CircRNA-Based Cervical Cancer Prognosis Model, Immunological Validation and Drug Prediction

Abstract

Background: Cervical cancer (CC) is a common cancer in female, which is associated with problems like poor prognosis. Circular RNA (circRNA) is a kind of competing endogenous RNA (ceRNA) that has an important role in regulating microRNA (miRNA) in many cancers. The regulatory mechanisms of CC immune microenvironment and the transcriptome level remain to be fully explored. Methods: In this study, we constructed the ceRNA network through the interaction data and expression matrix of circRNA, miRNA and mRNA. Meanwhile, based on the gene expression matrix, CIBERSORT algorithm was used to reveal contents of tumor-infiltrating immune cells (TIICs). Then, we screened prognostic markers based on ceRNA network and immune infiltration and constructed two nomograms. In order to find immunological differences between the high- and low-risk CC samples, we examined multiple immune checkpoints and predicted the effect of PD-L1 ICI immunotherapy. In addition, the sensitive therapeutics for high-risk patients were screened, and the potential agents with anti-CC activity were predicted by Connective Map (CMap). Results: We mapped a ceRNA network including 5 circRNAs, 17 miRNAs and 129 mRNAs. From the mRNA nodes of the network six genes and two kind of cells were identified as prognostic makers for CC. Among them, there was a significant positive correlation between CD8+ T cells and SNX10 gene. The results of TIDE and single sample GSEA (ssGSEA) showed that T cells CD8 do play a key role in inhibiting tumor progression. Further, our study screened 24 drugs that were more sensitive to high-risk CC patients and several potential therapeutic agents for reference.
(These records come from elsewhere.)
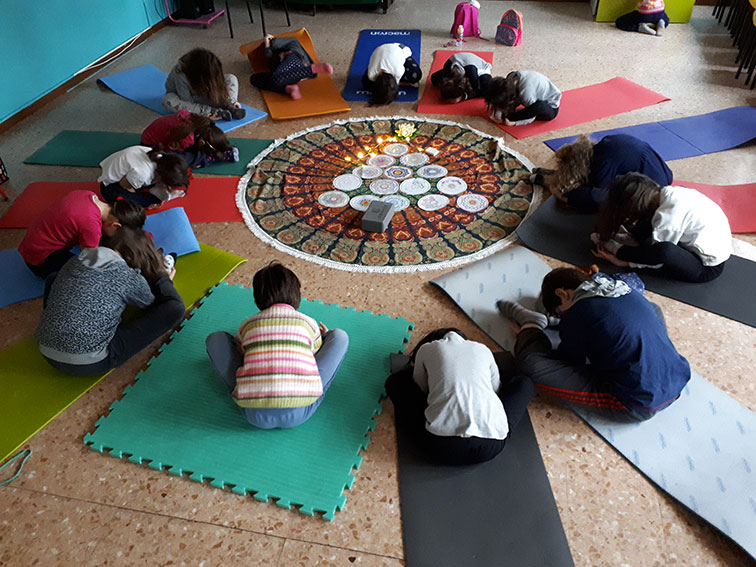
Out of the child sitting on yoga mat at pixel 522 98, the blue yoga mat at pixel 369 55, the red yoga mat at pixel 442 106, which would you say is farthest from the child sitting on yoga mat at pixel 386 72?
the child sitting on yoga mat at pixel 522 98

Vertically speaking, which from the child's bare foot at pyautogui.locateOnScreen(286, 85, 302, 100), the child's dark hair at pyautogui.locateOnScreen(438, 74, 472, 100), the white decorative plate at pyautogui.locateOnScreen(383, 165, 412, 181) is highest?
the child's dark hair at pyautogui.locateOnScreen(438, 74, 472, 100)

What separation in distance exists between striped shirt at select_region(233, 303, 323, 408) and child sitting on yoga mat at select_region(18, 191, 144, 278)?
119 centimetres

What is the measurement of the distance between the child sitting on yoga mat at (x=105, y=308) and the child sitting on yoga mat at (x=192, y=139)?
4.46 feet

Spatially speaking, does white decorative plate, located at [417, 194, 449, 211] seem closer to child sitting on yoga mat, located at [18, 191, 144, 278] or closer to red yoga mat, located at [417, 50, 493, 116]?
red yoga mat, located at [417, 50, 493, 116]

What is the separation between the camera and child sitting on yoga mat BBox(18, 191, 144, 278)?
103 inches

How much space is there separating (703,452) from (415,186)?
2199 millimetres

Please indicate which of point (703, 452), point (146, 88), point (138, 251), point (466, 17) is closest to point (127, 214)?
point (138, 251)

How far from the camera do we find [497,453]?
6.36ft

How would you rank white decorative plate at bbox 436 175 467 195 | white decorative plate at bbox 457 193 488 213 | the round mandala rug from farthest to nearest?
white decorative plate at bbox 436 175 467 195 < white decorative plate at bbox 457 193 488 213 < the round mandala rug

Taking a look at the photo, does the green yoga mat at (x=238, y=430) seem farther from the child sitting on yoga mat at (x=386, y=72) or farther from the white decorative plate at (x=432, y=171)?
the child sitting on yoga mat at (x=386, y=72)

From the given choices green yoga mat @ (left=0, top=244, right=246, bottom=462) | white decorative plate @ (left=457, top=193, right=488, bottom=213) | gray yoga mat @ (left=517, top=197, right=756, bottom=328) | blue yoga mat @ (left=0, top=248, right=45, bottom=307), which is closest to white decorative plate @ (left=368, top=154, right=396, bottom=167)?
white decorative plate @ (left=457, top=193, right=488, bottom=213)

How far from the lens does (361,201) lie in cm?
338

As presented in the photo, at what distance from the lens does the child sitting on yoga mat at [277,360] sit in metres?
1.94

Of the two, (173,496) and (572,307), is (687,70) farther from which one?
(173,496)
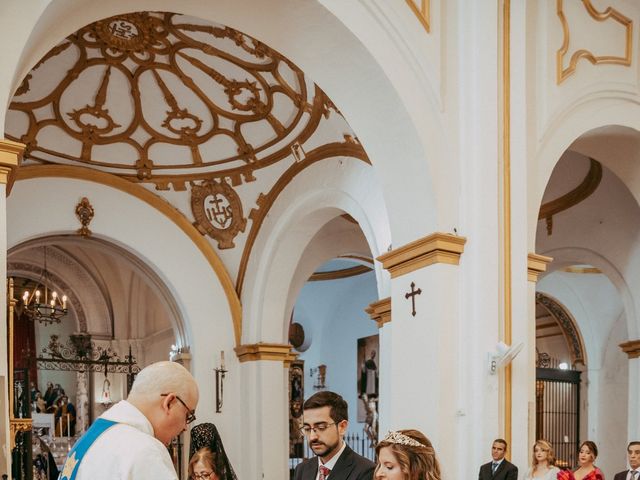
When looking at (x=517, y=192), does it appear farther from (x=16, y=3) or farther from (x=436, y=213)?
(x=16, y=3)

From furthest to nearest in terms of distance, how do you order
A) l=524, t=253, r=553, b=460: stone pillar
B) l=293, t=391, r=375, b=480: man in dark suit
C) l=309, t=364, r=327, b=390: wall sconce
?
1. l=309, t=364, r=327, b=390: wall sconce
2. l=524, t=253, r=553, b=460: stone pillar
3. l=293, t=391, r=375, b=480: man in dark suit

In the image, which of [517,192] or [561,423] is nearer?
[517,192]

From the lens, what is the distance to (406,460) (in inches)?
126

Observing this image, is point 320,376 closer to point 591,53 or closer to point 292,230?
point 292,230

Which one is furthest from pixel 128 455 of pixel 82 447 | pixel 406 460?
pixel 406 460

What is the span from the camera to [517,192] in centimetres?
786

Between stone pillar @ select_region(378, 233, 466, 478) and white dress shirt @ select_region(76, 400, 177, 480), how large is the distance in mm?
4559

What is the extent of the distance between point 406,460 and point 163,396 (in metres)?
0.94

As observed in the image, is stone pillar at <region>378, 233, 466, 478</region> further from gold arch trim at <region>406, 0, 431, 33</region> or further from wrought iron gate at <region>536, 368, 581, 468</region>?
wrought iron gate at <region>536, 368, 581, 468</region>

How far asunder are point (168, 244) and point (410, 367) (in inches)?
281

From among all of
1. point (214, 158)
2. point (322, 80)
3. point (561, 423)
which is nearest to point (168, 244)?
point (214, 158)

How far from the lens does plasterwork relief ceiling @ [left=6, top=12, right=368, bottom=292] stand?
1103cm

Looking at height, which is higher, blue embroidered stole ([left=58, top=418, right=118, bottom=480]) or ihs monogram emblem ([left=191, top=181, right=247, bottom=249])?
ihs monogram emblem ([left=191, top=181, right=247, bottom=249])

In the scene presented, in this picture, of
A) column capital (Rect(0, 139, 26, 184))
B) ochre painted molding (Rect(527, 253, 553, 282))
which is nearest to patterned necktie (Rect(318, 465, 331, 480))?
column capital (Rect(0, 139, 26, 184))
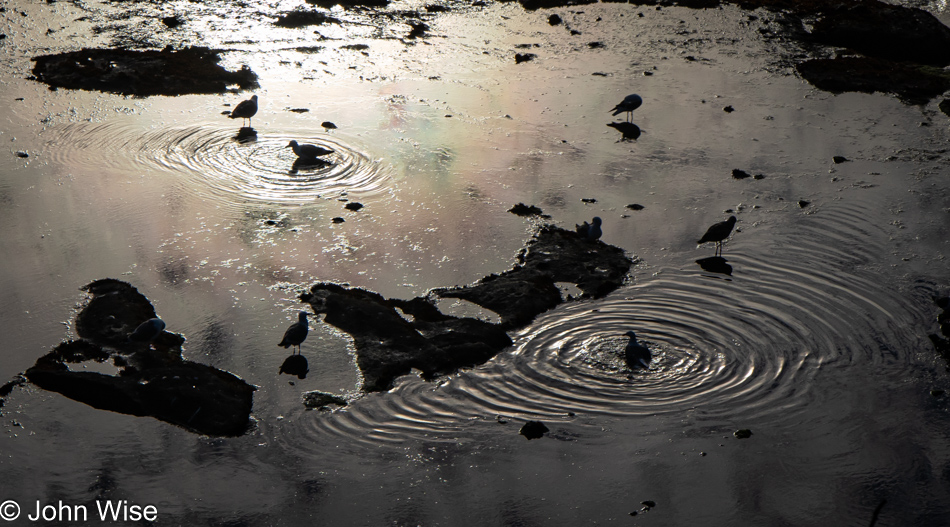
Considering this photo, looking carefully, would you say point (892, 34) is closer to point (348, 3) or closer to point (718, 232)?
point (718, 232)

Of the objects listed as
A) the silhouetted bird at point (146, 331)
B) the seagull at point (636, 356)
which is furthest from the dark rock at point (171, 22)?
the seagull at point (636, 356)

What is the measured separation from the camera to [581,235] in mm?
8109

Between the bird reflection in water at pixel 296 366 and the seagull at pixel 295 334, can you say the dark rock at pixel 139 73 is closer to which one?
the seagull at pixel 295 334

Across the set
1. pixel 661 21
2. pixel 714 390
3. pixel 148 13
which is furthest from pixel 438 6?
pixel 714 390

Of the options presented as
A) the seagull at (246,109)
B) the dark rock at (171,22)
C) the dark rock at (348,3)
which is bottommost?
the seagull at (246,109)

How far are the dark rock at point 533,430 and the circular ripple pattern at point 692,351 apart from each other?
0.13m

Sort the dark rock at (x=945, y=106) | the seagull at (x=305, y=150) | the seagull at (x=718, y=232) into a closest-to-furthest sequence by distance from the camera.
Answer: the seagull at (x=718, y=232) → the seagull at (x=305, y=150) → the dark rock at (x=945, y=106)

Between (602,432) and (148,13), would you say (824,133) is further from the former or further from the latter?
(148,13)

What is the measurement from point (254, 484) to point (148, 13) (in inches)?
464

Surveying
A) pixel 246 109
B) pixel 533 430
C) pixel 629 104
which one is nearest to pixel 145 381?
pixel 533 430

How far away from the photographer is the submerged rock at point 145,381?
5664 mm

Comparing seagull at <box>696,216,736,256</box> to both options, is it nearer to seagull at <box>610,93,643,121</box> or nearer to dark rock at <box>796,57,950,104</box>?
seagull at <box>610,93,643,121</box>

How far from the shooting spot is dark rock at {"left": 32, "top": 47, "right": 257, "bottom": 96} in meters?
11.3

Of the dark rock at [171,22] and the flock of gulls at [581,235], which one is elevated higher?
the dark rock at [171,22]
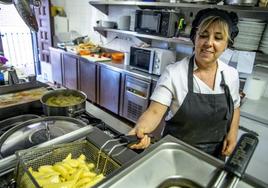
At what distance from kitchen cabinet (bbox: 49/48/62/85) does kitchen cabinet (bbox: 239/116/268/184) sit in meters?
3.71

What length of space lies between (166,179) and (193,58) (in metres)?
0.92

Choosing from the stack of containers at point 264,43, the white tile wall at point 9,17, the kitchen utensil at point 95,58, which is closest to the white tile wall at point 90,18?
the kitchen utensil at point 95,58

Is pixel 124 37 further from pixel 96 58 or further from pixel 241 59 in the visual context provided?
pixel 241 59

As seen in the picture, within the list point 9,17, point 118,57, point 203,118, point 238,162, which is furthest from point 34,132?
point 9,17

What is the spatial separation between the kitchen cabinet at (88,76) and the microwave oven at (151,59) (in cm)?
82

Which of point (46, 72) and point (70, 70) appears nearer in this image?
point (70, 70)

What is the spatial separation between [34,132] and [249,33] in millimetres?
2097

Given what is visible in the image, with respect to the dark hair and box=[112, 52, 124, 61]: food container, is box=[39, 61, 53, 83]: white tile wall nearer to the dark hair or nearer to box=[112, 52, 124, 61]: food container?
box=[112, 52, 124, 61]: food container

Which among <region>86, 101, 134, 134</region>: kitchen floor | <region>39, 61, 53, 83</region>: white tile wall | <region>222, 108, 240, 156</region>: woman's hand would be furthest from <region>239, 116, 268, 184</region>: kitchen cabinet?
<region>39, 61, 53, 83</region>: white tile wall

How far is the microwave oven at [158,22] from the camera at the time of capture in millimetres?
2668

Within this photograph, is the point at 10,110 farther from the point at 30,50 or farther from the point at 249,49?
the point at 30,50

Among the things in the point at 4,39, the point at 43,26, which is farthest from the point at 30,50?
the point at 43,26

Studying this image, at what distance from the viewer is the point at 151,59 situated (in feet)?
9.16

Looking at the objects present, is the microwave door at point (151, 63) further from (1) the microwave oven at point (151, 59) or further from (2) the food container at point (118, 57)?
(2) the food container at point (118, 57)
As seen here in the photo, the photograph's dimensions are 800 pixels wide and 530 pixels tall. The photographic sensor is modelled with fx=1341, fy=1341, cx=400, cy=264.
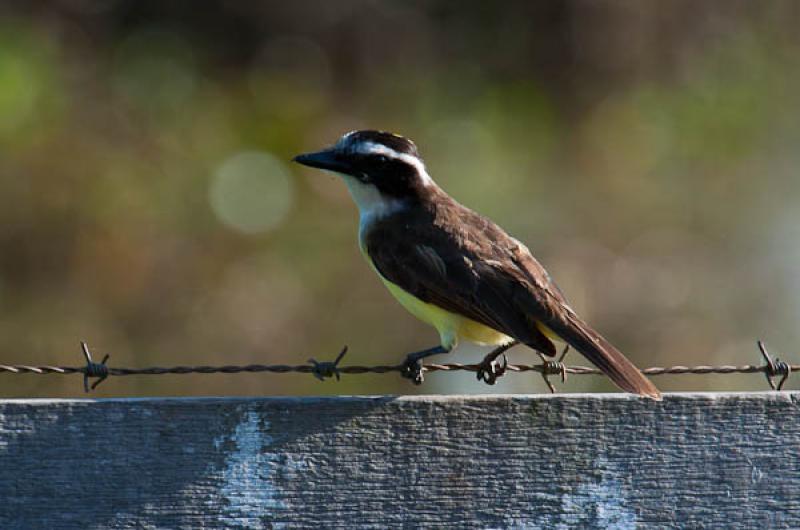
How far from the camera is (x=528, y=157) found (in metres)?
12.9

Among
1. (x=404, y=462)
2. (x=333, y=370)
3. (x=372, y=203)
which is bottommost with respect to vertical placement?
(x=404, y=462)

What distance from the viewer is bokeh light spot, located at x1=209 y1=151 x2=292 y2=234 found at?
1145 centimetres

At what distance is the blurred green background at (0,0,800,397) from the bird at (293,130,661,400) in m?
3.56

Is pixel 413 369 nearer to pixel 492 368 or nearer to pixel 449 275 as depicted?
pixel 492 368

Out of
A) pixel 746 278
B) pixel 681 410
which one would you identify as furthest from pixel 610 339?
pixel 681 410

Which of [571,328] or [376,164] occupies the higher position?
[376,164]

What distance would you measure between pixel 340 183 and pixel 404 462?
26.2 ft

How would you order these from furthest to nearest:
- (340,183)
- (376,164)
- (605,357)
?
(340,183) < (376,164) < (605,357)

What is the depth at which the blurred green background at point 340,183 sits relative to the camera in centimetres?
1065

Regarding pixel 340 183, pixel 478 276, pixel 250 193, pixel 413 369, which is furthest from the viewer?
pixel 340 183

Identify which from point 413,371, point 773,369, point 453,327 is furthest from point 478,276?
point 773,369

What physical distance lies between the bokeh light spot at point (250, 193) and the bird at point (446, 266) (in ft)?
17.2

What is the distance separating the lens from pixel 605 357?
487 cm

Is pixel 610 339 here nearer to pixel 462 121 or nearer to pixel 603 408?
pixel 462 121
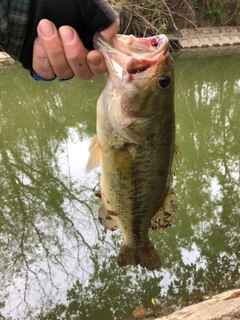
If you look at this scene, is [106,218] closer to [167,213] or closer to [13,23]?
[167,213]

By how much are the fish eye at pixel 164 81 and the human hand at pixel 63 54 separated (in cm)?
23

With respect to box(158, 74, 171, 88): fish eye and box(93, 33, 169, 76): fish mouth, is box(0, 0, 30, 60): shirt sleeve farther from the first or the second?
box(158, 74, 171, 88): fish eye

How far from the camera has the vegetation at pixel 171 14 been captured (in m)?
14.0

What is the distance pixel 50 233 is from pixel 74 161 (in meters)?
1.79

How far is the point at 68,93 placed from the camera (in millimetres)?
10023

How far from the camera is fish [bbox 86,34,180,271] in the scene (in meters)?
1.33

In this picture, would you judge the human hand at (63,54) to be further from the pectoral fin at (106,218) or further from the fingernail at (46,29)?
the pectoral fin at (106,218)

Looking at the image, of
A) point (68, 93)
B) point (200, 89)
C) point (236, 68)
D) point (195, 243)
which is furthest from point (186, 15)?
point (195, 243)

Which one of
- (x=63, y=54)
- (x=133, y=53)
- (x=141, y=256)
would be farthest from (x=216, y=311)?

Conclusions: Our study identified several circRNA-miRNA-mRNA regulatory axes and six prognostic genes based on the ceRNA network. In addition, through TIIC, survival analysis and a series of immunological analyses, T cells were proved to be good prognostic markers, besides play an important role in the immune process. Finally, we screened 24 potentially more effective drugs and multiple potential drug compounds for high- and low-risk patients.